I was on a hike with a friend this weekend who shared with me that she is planning on starting a business. She has been working in her industry for many years, finds her employers to be disappointing at best and is sick of making money for someone else. She came to me for advice and a potential investment, but I first wanted to understand why she was starting the business in the first place.
As I interviewed her, I realized that there are four key questions that every “entrepreneur” should ask themselves before they decide to quit their day job.
1. Are you ready to be married to your trade?
My best friend and hairstylist set off to start her own salon a year or more ago, full of energy and vision for her company’s potential. She spent countless hours in the salon, built out elaborate marketing strategies and turned down numerous vacation and party invitations, all in the name of entrepreneurship. But in the end, she realized that she preferred being someone else’s employee.
She hadn’t accounted for the cost of entrepreneurship. In exchange for “freedom,” you can never turn off. You have the expenses of inventory, rent, payroll, but no one else is there to help pay your bills. When the buck stops with you, it is easy to become obsessed, lose sleep, and give up many things you care for in life in order to stay afloat. Entrepreneurship is the hardest job you will ever have with less pay than you expect or deserve. Be sure that it is something you are ready to commit to.
2. Are you really that good at what you do?
One error that entrepreneurs consistently make is over-inflating their own skills, ability and/or product. I know that you know you are better than your co-workers. And I’m sure you think you are better at running things than your boss. But have you ever managed a business ledger before? Have you had to hire and fire employees? Have you had to find money to cover expenses when no customers were coming in the door?
Being good at your trade is not enough. You have to be able and willing to take on the other important factors of running a business or be willing and able to pay someone else to manage these things for you. Otherwise, your entrepreneurial journey will be a short one.
3. Are you ready to take on larger bills and more debt?
Another friend decided to start a coaching business when 1) he was unable to keep a steady job and 2) he was unable to pay rent. I truly believe that he has admirable skills in his space, but had to question his motivation and readiness for entrepreneurship. Starting your own business is not a silver bullet for solving your debt problems. In fact, 8 out of 10 entrepreneurs end up failing, largely with greater debt than when they began.
If paying rent and cell phone bills is tough today, I would strongly recommend that you not consider taking on the additional financial burden of running a business.
4. Is this decision driving you or are you driving it?

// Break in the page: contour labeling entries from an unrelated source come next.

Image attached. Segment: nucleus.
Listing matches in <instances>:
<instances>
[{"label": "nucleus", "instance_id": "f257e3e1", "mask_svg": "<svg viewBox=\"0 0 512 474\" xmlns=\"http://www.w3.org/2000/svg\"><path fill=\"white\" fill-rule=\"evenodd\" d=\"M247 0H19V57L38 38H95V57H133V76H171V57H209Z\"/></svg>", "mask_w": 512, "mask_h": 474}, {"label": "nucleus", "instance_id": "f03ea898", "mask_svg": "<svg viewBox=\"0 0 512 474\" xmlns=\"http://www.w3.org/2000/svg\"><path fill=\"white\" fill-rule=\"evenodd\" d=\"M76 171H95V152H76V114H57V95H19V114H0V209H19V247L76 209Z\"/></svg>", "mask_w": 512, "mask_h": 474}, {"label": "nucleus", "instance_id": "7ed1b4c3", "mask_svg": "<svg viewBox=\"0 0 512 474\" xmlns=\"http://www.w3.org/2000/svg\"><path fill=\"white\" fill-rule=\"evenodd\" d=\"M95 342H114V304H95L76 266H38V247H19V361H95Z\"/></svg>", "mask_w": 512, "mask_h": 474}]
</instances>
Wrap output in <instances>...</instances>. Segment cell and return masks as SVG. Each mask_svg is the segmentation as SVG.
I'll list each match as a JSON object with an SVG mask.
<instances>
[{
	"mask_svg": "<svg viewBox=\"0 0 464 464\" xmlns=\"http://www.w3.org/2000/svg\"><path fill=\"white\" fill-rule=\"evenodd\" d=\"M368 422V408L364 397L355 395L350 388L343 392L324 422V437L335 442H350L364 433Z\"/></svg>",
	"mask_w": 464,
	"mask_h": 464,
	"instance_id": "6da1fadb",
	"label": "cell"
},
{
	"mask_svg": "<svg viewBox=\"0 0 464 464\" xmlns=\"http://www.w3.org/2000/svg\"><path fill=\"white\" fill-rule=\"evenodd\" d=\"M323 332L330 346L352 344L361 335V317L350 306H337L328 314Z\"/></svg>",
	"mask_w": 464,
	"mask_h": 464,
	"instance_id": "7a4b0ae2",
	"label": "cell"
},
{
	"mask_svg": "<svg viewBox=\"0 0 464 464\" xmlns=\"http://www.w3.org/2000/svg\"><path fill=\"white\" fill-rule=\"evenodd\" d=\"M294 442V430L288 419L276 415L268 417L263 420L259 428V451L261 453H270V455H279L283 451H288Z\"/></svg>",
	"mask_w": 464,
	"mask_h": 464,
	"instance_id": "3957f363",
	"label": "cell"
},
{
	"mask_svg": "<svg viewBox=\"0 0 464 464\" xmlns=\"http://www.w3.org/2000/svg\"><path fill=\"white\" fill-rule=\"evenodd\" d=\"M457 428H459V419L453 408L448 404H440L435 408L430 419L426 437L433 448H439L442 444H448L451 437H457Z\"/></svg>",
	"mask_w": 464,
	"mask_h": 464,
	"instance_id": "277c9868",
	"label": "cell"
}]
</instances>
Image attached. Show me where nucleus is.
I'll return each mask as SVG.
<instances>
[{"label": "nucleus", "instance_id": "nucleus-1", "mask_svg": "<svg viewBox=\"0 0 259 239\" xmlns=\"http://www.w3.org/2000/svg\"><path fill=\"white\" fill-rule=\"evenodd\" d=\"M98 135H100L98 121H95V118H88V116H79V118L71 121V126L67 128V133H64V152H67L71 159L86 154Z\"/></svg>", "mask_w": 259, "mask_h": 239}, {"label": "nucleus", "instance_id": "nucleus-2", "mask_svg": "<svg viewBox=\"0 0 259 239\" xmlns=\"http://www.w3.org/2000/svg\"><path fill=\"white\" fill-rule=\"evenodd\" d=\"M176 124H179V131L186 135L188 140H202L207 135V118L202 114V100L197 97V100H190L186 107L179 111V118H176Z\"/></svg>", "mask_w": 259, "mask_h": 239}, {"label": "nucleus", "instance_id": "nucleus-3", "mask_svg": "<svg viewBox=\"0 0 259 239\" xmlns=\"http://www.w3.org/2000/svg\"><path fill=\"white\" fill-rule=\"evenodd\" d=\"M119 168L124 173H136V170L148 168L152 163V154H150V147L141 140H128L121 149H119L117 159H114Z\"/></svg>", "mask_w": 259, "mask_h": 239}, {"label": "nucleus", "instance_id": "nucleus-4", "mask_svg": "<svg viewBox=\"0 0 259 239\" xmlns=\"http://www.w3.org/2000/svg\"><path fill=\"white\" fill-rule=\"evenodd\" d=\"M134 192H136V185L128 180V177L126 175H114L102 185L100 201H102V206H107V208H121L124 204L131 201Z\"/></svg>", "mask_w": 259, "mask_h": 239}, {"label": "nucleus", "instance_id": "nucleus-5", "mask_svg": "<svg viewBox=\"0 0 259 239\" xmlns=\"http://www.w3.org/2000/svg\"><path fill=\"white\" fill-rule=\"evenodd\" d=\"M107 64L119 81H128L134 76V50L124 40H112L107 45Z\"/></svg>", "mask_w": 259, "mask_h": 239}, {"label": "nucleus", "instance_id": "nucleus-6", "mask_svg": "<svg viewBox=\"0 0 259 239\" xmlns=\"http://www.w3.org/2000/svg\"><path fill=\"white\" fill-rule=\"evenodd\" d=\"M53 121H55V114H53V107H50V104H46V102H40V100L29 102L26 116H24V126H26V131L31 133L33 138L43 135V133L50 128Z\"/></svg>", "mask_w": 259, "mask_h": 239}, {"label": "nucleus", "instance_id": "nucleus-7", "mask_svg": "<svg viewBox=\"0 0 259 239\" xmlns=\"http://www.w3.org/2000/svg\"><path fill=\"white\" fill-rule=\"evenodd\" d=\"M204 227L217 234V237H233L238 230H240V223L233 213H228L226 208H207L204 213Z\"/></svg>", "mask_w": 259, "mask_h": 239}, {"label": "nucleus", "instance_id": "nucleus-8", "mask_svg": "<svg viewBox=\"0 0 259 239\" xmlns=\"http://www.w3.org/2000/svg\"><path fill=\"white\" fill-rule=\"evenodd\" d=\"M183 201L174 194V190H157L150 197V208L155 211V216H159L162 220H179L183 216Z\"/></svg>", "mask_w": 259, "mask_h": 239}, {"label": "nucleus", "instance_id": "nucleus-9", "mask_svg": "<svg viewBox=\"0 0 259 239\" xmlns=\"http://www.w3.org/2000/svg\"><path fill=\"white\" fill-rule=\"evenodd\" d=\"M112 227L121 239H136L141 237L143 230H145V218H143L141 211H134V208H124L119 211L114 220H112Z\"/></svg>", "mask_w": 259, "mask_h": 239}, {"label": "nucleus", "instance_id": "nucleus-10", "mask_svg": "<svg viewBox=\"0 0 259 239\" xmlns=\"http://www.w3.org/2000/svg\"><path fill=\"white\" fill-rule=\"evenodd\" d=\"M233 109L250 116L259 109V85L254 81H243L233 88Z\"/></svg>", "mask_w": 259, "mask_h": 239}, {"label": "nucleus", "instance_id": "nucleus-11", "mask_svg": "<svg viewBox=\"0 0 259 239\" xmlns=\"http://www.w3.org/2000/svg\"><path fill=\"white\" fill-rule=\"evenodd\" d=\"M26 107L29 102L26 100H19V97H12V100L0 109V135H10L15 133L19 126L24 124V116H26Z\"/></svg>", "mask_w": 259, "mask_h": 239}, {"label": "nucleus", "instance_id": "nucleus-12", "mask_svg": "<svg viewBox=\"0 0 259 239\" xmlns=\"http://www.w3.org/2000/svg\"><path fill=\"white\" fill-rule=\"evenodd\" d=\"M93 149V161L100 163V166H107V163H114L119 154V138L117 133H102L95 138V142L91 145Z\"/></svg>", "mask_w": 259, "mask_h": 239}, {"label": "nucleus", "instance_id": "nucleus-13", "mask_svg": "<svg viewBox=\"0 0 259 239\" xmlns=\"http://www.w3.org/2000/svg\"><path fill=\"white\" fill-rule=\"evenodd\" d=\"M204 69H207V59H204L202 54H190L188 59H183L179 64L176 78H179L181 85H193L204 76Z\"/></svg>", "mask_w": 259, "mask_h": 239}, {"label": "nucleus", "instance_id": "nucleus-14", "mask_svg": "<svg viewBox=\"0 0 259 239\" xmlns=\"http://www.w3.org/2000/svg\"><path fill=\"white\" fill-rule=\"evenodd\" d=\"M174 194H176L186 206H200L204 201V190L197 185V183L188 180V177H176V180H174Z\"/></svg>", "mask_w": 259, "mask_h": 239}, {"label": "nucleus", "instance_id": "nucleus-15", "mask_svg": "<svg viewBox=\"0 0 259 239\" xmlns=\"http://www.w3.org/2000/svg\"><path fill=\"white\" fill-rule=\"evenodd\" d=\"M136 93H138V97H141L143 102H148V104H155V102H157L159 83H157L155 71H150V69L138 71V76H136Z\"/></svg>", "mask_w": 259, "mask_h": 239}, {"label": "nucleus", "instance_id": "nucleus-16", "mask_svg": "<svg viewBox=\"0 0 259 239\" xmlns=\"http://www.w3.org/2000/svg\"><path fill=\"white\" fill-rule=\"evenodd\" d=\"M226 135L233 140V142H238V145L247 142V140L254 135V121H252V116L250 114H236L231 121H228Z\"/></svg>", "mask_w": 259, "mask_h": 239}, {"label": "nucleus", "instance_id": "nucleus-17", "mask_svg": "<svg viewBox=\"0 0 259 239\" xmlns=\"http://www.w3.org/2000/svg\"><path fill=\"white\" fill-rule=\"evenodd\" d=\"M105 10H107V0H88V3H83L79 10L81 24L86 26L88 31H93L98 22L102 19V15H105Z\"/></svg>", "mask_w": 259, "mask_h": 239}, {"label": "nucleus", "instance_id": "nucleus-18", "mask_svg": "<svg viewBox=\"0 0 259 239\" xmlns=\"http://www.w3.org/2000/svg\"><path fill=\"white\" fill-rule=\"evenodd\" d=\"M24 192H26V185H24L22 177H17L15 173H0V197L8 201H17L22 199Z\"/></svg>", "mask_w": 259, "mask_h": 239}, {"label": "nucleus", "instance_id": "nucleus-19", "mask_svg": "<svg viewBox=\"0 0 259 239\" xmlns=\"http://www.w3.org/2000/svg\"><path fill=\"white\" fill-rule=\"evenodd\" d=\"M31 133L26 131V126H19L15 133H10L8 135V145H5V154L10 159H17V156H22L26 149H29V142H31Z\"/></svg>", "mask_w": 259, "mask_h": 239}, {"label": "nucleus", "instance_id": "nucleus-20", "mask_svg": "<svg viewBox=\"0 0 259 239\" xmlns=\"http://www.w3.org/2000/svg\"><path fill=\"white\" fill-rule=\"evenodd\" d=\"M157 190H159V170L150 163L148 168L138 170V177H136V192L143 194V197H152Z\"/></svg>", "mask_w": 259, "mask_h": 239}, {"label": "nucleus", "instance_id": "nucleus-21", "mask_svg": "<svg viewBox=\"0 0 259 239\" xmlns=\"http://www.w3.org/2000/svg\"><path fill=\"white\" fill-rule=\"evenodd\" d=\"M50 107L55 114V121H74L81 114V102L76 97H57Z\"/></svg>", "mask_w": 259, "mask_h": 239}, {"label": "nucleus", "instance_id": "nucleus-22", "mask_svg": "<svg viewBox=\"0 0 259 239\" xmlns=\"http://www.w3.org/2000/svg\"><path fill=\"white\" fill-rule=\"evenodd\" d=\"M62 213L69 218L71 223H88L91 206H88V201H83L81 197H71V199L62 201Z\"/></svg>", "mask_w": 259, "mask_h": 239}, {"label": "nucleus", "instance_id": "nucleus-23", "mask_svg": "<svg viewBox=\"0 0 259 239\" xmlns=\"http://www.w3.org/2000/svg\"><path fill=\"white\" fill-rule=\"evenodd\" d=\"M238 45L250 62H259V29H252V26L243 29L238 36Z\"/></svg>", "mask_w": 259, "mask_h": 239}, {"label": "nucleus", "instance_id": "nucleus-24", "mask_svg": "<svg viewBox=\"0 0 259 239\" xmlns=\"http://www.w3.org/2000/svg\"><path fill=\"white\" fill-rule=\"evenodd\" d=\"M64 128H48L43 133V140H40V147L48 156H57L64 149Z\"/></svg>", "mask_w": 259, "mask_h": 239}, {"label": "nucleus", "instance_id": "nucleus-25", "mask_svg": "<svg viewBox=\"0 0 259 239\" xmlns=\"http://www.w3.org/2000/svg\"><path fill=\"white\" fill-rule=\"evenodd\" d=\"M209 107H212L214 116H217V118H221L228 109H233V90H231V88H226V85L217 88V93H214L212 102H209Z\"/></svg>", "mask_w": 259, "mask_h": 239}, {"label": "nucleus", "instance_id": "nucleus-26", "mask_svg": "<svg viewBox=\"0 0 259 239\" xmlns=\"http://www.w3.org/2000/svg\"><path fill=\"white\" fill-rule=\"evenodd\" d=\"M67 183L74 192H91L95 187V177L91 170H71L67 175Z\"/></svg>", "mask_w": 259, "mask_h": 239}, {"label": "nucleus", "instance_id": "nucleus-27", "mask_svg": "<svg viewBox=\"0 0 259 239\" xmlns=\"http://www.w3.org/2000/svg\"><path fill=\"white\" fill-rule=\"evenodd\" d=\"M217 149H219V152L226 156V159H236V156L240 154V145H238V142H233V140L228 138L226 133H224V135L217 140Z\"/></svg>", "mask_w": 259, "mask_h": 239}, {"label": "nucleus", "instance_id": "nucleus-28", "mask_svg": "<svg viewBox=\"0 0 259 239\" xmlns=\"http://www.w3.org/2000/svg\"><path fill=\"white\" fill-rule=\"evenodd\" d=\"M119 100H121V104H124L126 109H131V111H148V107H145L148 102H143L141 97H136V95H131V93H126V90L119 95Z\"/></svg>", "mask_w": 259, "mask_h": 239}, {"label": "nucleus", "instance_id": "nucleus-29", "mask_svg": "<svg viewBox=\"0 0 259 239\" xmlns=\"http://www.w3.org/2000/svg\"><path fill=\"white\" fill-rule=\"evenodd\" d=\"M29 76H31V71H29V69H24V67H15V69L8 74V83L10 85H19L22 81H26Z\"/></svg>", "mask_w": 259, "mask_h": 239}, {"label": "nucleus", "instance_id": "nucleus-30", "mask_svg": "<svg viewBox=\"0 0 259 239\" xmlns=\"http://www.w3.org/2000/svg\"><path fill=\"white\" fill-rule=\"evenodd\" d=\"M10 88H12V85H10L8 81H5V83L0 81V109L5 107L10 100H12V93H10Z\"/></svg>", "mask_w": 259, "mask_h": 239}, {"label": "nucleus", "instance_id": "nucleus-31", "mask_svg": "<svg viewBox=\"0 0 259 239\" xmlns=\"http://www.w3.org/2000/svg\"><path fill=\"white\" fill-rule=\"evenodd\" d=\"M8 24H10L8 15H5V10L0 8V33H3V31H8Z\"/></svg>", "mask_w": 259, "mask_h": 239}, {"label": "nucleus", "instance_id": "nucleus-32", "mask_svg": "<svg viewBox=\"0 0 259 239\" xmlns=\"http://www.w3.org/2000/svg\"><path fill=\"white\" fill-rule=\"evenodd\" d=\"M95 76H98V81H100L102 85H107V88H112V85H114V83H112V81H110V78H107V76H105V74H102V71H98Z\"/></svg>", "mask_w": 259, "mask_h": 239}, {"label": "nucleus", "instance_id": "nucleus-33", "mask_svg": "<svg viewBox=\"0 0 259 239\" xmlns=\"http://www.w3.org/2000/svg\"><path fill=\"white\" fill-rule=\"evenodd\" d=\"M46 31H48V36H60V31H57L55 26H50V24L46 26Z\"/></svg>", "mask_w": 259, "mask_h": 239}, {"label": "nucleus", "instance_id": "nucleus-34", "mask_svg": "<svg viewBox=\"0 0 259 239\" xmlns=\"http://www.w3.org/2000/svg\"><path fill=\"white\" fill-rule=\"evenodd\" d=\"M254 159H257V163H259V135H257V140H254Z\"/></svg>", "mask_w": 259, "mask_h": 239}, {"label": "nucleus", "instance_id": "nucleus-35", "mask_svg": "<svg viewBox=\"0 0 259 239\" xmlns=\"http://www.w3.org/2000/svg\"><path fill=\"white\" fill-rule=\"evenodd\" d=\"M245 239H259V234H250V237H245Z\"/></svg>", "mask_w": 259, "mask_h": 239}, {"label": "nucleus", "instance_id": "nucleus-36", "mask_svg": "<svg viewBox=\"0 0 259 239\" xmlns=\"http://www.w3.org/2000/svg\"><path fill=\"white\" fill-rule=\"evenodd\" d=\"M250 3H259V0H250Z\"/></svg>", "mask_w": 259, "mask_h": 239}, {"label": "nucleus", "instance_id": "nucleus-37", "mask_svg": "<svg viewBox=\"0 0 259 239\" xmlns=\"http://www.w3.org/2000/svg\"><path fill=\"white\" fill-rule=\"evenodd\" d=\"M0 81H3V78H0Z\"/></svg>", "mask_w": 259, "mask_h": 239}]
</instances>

This is my favorite question to ask after speaking with thousands of entrepreneurs over the past decade. Who is making the decision to start your business? Are you weighing your options, noticing that the job market is tough, and deciding that it is better to start a business than to look for another job? Does the idea of drafting a business plan seem like a chore? Are you looking for direction, and in response deciding to start a business to help you find yourself?
Or does your idea, product or concept consume you? Do you find yourself talking about it with anyone who will listen? The cashier at the grocery store, the stranger on the bus, your second cousin. Are you constantly waking up in the middle of the night to write down ideas for potential sales strategies or product improvements? Do you feel a twisting in your stomach that can only be explained as a fear of failure, but that you can only relieve by trying?
I’m a big believer that, when the time is right to start your business, you will know. It will no longer be your decision. And any of the down sides or risks are consumed by your pure drive to succeed. You still may fail in the end, but you’ll have much more fun in the process if you start for the right reasons.